> _DATASET RECORDS_

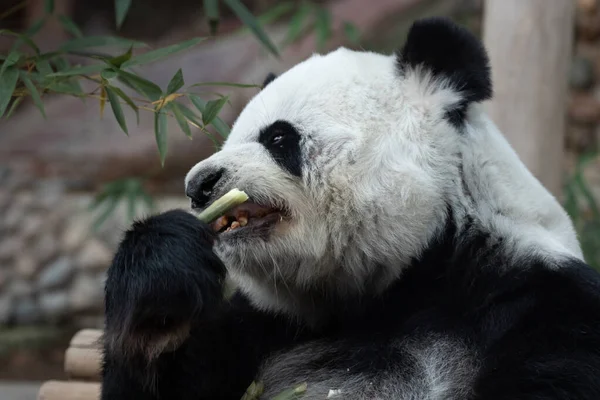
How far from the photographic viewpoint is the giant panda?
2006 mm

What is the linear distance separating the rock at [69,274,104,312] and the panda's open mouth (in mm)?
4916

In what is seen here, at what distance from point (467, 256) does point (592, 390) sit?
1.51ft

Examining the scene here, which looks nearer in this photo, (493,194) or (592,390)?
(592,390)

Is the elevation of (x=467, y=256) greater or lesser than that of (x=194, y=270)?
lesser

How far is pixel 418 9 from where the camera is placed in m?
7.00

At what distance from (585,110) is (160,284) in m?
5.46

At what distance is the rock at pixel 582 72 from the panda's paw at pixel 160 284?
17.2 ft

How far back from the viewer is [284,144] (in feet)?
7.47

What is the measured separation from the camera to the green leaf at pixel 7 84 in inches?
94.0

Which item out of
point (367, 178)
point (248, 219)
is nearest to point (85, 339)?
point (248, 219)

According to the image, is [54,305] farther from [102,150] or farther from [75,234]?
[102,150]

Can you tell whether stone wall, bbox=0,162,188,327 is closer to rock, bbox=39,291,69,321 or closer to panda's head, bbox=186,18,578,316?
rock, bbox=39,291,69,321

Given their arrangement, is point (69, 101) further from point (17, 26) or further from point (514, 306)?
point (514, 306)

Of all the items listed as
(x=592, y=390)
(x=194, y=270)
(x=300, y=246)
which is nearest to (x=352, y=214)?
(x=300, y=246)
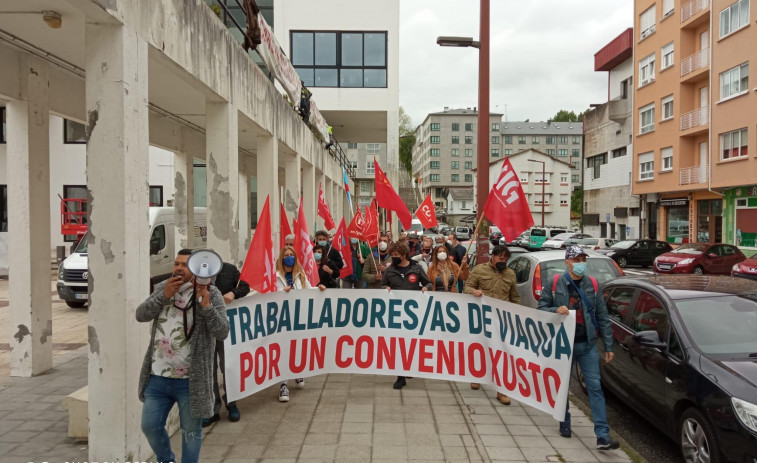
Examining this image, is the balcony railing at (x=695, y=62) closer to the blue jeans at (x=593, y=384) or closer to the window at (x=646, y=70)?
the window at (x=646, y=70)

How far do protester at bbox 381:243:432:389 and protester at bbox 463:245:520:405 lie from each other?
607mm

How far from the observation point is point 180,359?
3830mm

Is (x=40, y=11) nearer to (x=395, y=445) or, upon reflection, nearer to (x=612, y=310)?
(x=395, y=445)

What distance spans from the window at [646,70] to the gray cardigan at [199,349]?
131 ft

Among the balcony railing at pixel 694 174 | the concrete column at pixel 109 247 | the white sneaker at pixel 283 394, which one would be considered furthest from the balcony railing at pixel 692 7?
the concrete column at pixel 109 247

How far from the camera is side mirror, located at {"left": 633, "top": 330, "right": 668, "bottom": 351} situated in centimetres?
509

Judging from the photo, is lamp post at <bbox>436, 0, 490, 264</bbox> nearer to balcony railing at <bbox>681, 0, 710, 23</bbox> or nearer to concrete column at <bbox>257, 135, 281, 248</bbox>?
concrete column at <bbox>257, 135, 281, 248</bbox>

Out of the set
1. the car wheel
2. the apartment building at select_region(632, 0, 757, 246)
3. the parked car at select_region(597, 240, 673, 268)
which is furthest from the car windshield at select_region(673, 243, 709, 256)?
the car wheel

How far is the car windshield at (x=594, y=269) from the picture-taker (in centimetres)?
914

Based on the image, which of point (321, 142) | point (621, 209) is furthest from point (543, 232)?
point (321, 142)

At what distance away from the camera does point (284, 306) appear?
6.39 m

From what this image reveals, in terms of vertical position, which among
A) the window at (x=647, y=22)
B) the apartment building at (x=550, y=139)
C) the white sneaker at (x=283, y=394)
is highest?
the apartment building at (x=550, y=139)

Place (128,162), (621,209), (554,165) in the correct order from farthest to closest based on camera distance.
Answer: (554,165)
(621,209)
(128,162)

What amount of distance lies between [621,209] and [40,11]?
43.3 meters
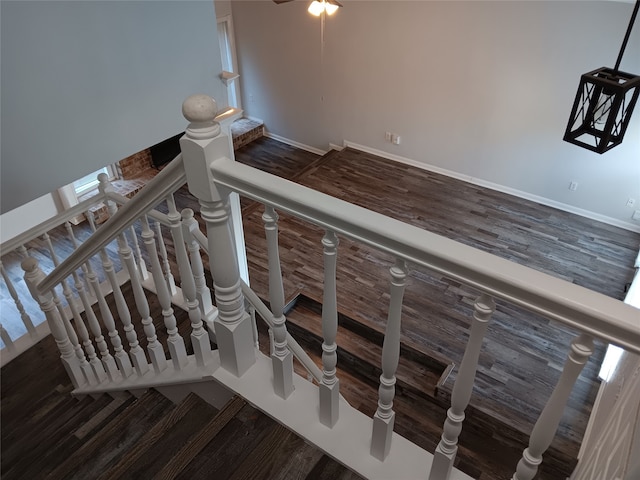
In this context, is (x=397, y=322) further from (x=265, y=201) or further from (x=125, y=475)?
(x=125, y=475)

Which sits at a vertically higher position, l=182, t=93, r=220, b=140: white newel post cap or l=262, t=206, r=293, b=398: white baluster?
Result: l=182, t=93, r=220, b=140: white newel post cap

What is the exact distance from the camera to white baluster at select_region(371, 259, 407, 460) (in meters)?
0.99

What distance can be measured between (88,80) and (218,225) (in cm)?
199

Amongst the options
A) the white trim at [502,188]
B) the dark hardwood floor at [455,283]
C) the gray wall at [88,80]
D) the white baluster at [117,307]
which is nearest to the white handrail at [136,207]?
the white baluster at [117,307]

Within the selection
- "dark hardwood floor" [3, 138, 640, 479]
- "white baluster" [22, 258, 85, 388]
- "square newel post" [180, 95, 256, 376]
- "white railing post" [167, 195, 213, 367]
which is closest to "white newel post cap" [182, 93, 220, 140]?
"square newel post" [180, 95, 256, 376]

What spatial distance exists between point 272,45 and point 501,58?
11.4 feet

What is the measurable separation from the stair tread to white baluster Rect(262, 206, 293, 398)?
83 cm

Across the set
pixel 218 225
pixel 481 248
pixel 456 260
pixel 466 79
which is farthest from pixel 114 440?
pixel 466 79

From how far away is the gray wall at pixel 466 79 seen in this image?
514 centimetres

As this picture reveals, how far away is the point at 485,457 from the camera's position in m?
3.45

> _WHAT THE EXERCISE ASKS_
Strip out the images, then output the records above word for word.

> _COMPLETED EXERCISE_
How far from the photographic viewpoint is the giant panda?
2006 mm

What is the linear distance separating the rock at [69,274,104,312] and the panda's open mouth (in mm)?
4916

In what is seen here, at what distance from point (467, 256) does point (592, 390) sit?
1.51ft

Examining the scene here, which looks nearer in this photo, (493,194) or (592,390)?
(592,390)

Is the elevation of (x=467, y=256) greater or lesser than that of (x=194, y=270)?
lesser

How far is pixel 418 9 from where the camera is placed in m?
7.00

At what distance from (585,110) is (160,284) in m?
5.46

At what distance is the rock at pixel 582 72 from the panda's paw at pixel 160 284?
17.2 ft

How far back from the viewer is [284,144] (in feet)?
7.47

What is the measured separation from the camera to the green leaf at pixel 7 84 in inches?
94.0

Which item out of
point (367, 178)
point (248, 219)
is nearest to point (85, 339)?
point (248, 219)

According to the image, is [54,305] farther from [102,150] or farther from [75,234]?
[102,150]

Can you tell whether stone wall, bbox=0,162,188,327 is closer to rock, bbox=39,291,69,321 or closer to panda's head, bbox=186,18,578,316?
rock, bbox=39,291,69,321

Given their arrangement, is point (69, 101) further from point (17, 26) or further from point (514, 306)?
point (514, 306)

Of all the items listed as
(x=592, y=390)
(x=194, y=270)
(x=300, y=246)
which is nearest to (x=352, y=214)?
(x=300, y=246)
Examining this image, is the balcony railing at (x=695, y=62) closer to the blue jeans at (x=593, y=384) or closer to the window at (x=646, y=70)?
the window at (x=646, y=70)

How far do protester at bbox 381:243:432:389 and protester at bbox 463:245:520:405 lie from each other?
607mm

How far from the observation point is point 180,359?
3830mm

Is (x=40, y=11) nearer to (x=395, y=445) or, upon reflection, nearer to (x=612, y=310)?
(x=395, y=445)

What distance spans from the window at [646,70] to the gray cardigan at [199,349]?
131 ft

Among the balcony railing at pixel 694 174 | the concrete column at pixel 109 247 | the white sneaker at pixel 283 394, which one would be considered furthest from the balcony railing at pixel 692 7?
the concrete column at pixel 109 247

How far from the camera is side mirror, located at {"left": 633, "top": 330, "right": 668, "bottom": 351} situated in centimetres?
509

Judging from the photo, is lamp post at <bbox>436, 0, 490, 264</bbox> nearer to balcony railing at <bbox>681, 0, 710, 23</bbox> or nearer to concrete column at <bbox>257, 135, 281, 248</bbox>?
concrete column at <bbox>257, 135, 281, 248</bbox>

Out of the set
1. the car wheel
2. the apartment building at select_region(632, 0, 757, 246)
3. the parked car at select_region(597, 240, 673, 268)
which is furthest from the car windshield at select_region(673, 243, 709, 256)?
the car wheel

How far is the car windshield at (x=594, y=269) from the picture-taker (in centimetres)?
914

Based on the image, which of point (321, 142) | point (621, 209) is furthest from point (543, 232)?
point (321, 142)

At what distance away from the camera does point (284, 306) appear?
6.39 m

From what this image reveals, in terms of vertical position, which among
A) the window at (x=647, y=22)
B) the apartment building at (x=550, y=139)
C) the white sneaker at (x=283, y=394)
is highest?
the apartment building at (x=550, y=139)

Place (128,162), (621,209), (554,165) in the correct order from farthest to closest based on camera distance.
Answer: (554,165)
(621,209)
(128,162)

What amount of distance lies between [621,209] and [40,11]?
43.3 meters
In this context, is (x=397, y=322) further from (x=265, y=201) or further from (x=125, y=475)?
(x=125, y=475)

Which sits at a vertically higher position, l=182, t=93, r=220, b=140: white newel post cap or l=262, t=206, r=293, b=398: white baluster?
Result: l=182, t=93, r=220, b=140: white newel post cap

What is the exact distance from the camera to white baluster at select_region(371, 259, 407, 460) (in meters)?
0.99

What distance can be measured between (88,80) and (218,225) (in cm)?
199

Amongst the options
A) the white trim at [502,188]
B) the dark hardwood floor at [455,283]
C) the gray wall at [88,80]
D) the white baluster at [117,307]
which is nearest to the white handrail at [136,207]?
the white baluster at [117,307]

Within the selection
- "dark hardwood floor" [3, 138, 640, 479]
- "white baluster" [22, 258, 85, 388]
- "square newel post" [180, 95, 256, 376]
- "white railing post" [167, 195, 213, 367]
which is closest to "white newel post cap" [182, 93, 220, 140]?
"square newel post" [180, 95, 256, 376]

What spatial distance exists between point 272,45 and point 501,58?
11.4 feet

What is the measurable separation from the stair tread to white baluster Rect(262, 206, 293, 398)?
83 cm

Across the set
pixel 218 225
pixel 481 248
pixel 456 260
pixel 466 79
which is farthest from pixel 114 440?
pixel 466 79

From how far away is the gray wall at pixel 466 79 seen in this image?
514 centimetres

As this picture reveals, how far away is the point at 485,457 from the camera's position in m?
3.45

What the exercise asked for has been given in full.